DOCUMENT SECTION:
# # # # #

Can you desribed your response variable a little bit more?

Yes, it’s data from a colour wheel experiment. So a difference between the target colour and the chosen colour in absolute terms.

I have little expertise with those kinds of data, but a circular model might be appropriate, such as using the von mises distribution in brms.

So, the response was circular but I’ve figured that if I take a part of that circle, so distance between two points on the wheel, so my “correctness” variable then it’s no longer circular.

Now that I’ve written it all down it seems like it’s a mixture of uniform and gaussian maybe.

Interesting problem - it is always easiest if you post reproducible code: I think these few lines come pretty close.

By combining a half-normal and uniform distribution, I can generate data close to what you describe:

If i run

Default method
m0 <- brm(dist ~ (1|id), data = sim, chains = 2,iter = 3000, warmup = 1000)
pp_check(m0)

I also seem to get a poor pp_check similar to yours:

However, a log function can make it closer (though still not perfect):

Log method
m0log <- brm(log(dist) ~ (1|id), data = sim, chains = 2,iter = 3000, warmup = 1000)
pp_check(m0log)

Does this work better on your data?

All the code is available here.

# # # # #

AVAILABLE DATA:
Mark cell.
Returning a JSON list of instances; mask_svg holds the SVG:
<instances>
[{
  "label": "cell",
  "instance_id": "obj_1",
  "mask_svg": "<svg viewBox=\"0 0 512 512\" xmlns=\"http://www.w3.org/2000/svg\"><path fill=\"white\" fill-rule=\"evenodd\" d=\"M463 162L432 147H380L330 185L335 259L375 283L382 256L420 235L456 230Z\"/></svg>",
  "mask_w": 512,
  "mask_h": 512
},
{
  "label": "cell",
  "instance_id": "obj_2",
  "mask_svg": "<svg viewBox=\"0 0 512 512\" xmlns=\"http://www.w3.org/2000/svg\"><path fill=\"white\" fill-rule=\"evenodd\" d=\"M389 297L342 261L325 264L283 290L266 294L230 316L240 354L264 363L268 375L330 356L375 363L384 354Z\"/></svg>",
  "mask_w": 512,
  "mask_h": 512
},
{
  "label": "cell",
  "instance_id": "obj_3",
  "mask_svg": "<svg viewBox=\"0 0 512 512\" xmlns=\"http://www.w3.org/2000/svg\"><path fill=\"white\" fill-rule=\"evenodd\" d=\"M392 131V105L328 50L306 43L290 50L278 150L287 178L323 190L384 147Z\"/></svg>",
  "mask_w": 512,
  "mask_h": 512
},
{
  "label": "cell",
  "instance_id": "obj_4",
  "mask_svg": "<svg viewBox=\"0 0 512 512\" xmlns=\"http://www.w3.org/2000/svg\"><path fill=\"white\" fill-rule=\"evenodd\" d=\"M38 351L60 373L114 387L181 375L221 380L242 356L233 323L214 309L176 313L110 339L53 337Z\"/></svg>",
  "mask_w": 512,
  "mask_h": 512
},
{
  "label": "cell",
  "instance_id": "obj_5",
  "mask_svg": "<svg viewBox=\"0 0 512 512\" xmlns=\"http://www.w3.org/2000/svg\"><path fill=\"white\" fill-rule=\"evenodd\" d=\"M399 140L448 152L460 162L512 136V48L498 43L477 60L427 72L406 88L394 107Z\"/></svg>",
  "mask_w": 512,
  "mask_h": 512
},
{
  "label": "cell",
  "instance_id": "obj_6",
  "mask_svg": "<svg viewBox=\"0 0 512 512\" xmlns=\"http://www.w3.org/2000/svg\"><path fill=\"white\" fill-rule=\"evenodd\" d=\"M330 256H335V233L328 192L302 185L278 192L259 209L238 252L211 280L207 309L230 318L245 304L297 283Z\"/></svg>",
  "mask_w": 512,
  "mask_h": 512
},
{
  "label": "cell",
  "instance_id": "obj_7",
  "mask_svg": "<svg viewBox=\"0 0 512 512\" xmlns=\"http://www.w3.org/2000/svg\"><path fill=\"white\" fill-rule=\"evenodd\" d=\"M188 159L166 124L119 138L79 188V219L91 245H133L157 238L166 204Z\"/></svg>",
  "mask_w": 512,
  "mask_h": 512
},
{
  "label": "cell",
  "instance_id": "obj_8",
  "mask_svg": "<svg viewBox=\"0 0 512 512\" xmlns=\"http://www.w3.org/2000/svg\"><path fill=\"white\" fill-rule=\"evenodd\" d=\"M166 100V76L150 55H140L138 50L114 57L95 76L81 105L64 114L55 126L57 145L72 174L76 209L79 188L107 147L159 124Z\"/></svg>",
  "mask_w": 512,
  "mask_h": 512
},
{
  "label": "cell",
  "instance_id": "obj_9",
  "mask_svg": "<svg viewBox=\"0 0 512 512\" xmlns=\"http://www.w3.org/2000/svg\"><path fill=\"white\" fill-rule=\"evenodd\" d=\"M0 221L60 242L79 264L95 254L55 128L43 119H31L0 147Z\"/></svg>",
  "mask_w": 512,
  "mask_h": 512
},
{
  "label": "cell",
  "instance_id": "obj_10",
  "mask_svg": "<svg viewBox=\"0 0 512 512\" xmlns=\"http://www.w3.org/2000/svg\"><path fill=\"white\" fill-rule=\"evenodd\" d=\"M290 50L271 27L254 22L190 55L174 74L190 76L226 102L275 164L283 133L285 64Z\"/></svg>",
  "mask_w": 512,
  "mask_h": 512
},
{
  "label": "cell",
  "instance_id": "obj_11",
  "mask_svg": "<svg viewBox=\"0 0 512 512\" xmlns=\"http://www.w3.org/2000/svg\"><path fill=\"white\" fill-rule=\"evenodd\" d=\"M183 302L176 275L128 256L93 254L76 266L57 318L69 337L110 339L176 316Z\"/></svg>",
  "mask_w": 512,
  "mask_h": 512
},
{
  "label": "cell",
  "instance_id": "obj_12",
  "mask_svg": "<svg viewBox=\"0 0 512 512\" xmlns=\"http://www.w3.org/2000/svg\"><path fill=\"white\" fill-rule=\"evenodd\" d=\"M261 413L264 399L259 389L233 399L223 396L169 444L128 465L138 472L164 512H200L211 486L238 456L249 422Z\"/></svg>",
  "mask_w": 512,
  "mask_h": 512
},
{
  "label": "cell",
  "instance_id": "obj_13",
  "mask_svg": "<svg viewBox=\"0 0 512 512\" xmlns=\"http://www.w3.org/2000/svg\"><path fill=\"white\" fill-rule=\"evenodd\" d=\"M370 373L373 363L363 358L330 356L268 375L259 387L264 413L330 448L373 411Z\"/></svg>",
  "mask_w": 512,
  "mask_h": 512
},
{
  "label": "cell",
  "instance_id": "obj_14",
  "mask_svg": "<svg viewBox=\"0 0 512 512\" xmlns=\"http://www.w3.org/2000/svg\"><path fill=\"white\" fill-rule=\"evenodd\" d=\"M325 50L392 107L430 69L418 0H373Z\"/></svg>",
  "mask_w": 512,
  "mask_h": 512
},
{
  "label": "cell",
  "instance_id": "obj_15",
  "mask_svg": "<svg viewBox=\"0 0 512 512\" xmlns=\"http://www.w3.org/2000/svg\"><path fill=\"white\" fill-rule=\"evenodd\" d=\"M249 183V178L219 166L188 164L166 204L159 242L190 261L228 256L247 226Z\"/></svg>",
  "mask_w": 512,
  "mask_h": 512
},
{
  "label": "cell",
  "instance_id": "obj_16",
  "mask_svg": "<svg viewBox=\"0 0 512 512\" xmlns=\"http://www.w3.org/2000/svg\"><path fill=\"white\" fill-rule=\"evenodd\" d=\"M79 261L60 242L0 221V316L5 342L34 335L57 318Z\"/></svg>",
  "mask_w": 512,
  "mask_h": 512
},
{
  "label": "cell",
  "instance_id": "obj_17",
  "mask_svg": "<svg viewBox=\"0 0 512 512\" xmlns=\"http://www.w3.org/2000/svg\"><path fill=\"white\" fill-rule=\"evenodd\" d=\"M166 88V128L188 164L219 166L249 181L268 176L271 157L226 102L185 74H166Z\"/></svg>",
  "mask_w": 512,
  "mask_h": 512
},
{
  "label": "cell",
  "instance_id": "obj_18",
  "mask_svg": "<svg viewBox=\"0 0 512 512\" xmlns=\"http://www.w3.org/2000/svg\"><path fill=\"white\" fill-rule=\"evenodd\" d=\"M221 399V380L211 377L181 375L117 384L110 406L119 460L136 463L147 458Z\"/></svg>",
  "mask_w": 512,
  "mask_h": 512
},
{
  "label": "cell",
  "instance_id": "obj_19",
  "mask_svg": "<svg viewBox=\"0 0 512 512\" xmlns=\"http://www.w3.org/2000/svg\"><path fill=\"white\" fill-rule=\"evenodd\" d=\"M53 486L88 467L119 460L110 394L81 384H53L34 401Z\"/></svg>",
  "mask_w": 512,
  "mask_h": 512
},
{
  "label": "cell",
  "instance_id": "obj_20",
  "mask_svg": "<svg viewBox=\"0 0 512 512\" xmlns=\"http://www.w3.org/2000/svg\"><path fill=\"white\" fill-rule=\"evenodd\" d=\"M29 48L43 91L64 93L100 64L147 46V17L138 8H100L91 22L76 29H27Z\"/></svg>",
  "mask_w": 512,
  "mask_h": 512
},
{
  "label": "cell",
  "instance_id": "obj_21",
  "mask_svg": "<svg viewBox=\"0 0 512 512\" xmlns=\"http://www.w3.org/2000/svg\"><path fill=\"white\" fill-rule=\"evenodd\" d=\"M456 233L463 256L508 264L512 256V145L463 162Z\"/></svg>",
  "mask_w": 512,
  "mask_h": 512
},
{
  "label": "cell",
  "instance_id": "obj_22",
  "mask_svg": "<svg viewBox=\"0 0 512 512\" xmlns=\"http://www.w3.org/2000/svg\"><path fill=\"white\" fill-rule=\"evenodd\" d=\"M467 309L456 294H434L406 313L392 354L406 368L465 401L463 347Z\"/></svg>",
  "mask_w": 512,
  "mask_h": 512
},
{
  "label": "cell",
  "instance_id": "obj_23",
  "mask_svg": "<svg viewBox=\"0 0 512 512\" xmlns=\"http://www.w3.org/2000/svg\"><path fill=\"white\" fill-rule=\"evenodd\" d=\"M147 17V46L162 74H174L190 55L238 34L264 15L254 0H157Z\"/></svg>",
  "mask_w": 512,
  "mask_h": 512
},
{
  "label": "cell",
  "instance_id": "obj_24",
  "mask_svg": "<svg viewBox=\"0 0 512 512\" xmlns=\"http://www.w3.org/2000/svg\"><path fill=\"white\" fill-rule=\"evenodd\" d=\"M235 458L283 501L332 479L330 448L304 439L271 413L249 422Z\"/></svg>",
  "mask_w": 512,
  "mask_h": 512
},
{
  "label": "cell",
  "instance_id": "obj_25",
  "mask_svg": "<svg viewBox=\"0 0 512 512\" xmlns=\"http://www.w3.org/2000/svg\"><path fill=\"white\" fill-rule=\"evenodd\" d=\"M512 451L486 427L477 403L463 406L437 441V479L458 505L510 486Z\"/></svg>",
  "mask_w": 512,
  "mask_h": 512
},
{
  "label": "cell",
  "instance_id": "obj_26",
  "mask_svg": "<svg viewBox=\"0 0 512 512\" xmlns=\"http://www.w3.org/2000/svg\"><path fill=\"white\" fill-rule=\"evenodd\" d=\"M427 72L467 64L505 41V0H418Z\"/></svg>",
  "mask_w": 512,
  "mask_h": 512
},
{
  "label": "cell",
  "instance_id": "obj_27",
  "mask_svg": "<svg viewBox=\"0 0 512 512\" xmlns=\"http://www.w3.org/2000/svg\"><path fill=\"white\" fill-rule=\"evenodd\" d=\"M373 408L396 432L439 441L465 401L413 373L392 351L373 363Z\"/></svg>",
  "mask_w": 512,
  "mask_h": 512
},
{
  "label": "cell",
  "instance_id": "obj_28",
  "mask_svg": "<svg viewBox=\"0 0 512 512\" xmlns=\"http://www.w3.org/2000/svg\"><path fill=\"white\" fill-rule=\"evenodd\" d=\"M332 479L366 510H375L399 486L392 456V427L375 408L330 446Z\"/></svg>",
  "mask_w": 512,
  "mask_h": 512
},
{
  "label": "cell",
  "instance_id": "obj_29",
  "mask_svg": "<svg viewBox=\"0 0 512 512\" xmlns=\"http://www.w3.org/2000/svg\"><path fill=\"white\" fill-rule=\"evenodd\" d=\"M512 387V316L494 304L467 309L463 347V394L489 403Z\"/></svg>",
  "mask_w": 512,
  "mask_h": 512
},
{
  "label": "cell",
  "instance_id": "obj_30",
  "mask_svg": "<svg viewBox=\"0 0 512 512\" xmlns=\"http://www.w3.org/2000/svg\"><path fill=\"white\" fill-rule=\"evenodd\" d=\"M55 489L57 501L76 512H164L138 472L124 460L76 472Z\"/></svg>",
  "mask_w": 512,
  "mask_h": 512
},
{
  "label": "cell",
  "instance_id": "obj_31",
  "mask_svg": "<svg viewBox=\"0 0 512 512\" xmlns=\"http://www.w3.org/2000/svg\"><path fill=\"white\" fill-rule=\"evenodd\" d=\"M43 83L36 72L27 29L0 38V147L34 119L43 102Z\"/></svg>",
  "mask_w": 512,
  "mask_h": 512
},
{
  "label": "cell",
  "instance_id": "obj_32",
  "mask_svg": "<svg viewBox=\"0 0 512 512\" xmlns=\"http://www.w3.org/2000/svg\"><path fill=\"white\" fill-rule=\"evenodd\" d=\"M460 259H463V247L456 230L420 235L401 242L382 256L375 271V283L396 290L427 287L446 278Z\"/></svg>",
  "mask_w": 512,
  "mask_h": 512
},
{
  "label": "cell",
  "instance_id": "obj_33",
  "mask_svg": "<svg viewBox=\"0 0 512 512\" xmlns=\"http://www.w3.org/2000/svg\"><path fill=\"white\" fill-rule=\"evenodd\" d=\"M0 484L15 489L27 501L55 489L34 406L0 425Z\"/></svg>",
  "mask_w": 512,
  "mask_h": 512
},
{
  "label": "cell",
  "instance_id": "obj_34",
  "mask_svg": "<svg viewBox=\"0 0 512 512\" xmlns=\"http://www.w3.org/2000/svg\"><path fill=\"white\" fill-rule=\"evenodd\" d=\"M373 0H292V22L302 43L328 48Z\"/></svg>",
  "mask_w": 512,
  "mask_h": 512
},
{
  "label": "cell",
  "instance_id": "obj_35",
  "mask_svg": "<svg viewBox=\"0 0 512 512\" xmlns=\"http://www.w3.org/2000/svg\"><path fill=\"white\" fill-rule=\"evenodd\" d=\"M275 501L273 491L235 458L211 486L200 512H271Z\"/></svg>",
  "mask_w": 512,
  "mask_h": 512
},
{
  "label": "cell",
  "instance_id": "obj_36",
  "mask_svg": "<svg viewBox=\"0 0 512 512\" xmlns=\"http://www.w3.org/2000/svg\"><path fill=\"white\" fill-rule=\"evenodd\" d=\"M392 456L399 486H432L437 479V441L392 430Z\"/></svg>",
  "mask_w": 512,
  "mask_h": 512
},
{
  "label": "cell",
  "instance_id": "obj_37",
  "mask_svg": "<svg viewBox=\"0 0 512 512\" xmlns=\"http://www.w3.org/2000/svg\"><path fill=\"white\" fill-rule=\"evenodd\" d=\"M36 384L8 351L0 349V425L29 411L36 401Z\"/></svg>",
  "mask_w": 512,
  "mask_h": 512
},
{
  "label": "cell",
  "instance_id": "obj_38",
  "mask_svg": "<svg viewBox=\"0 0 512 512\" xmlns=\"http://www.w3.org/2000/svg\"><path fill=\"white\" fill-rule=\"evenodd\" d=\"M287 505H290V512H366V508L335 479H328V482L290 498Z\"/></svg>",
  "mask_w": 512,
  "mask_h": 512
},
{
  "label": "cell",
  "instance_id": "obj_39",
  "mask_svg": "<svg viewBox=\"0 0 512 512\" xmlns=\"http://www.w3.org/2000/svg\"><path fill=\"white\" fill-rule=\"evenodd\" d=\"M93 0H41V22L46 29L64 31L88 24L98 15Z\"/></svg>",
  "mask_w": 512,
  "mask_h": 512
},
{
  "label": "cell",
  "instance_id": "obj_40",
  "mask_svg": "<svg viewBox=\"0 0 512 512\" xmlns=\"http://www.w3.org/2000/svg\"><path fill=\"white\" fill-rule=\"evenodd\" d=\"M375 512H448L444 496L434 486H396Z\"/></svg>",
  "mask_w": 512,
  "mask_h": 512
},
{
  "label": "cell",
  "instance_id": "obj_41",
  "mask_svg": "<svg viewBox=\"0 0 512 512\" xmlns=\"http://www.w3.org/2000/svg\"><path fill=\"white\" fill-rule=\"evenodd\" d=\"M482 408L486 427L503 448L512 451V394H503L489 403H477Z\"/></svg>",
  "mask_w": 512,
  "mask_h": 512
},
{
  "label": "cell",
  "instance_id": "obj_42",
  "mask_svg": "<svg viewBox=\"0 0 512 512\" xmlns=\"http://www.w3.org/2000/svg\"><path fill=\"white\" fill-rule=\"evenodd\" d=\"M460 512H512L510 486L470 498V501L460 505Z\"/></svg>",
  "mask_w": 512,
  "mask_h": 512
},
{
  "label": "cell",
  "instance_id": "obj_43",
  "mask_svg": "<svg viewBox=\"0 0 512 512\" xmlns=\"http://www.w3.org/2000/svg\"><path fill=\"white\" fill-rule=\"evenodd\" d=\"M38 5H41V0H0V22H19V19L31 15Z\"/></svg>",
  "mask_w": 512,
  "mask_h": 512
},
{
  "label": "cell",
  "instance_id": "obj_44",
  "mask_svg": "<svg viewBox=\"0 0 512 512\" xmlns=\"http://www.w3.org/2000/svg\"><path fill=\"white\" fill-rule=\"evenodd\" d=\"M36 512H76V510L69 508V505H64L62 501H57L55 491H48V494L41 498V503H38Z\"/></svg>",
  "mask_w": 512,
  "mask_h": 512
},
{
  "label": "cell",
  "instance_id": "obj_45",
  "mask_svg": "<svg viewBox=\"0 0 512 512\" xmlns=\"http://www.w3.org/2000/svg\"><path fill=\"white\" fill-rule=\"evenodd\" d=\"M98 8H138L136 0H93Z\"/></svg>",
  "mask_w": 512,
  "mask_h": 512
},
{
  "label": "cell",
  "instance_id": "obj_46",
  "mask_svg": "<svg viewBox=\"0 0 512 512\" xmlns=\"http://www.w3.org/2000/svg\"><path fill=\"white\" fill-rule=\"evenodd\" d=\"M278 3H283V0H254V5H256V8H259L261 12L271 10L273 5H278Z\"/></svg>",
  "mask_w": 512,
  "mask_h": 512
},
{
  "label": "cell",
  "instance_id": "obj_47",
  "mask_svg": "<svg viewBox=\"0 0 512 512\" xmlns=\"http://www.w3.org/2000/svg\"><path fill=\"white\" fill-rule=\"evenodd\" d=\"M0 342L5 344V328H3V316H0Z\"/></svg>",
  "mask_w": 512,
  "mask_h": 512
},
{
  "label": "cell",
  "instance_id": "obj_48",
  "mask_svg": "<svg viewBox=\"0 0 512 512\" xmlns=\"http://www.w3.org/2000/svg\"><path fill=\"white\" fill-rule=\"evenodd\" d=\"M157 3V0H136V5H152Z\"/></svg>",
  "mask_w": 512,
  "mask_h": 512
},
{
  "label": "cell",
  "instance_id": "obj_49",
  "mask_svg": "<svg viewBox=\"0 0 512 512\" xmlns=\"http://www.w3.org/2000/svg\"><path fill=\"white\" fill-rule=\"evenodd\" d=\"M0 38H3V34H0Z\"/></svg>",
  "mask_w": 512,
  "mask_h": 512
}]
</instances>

# # # # #

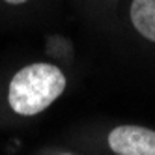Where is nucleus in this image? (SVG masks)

# # # # #

WHAT TO DO:
A. State how many lines of the listing contain the string "instances", treating case as significant. Reply with the number alone.
B. Extend the forum thread on modeling color wheel error data in brms, continuing from its final line.

ANSWERS FOR THE EXERCISE:
A. 3

B.
Also I am not sure if this is the ideal solution, but that is what I intuitively would try.

Thanks Simon!

I’ve tried to run my model with taking the log of my outcome variable as in your example and using family gaussian with “identity” link. Unfortunately I got this error for all of my chains:

SAMPLING FOR MODEL ‘87a5d6d2435e3243f9c7416c4e9a45fe’ NOW (CHAIN 1).

Chain 1: Initialization between (-2, 2) failed after 100 attempts.

[1] “Error in sampler\$call_sampler(args_list[[i]]) : Initialization failed.”

error occurred during calling the sampler; sampling not done

So, I’ve managed to solve the problem.

Seems that a truncated lognormal distribution is the one describing this type of data the best.

Before running the model, I’ve added a constant of 1 to my response data to remove 0 as lognormal doesn’t allow them.

Then I’ve specified the boundaries of my response variable using trunc() function.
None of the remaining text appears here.